About this exercise: Count, in the entries below, the lines in which "Aepyceros" occurs. Give the number, nothing more.

Record set:
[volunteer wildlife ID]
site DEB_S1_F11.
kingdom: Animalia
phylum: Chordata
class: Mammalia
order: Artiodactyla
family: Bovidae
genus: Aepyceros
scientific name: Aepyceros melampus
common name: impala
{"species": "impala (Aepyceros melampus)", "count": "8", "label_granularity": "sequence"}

Result for this exercise: 3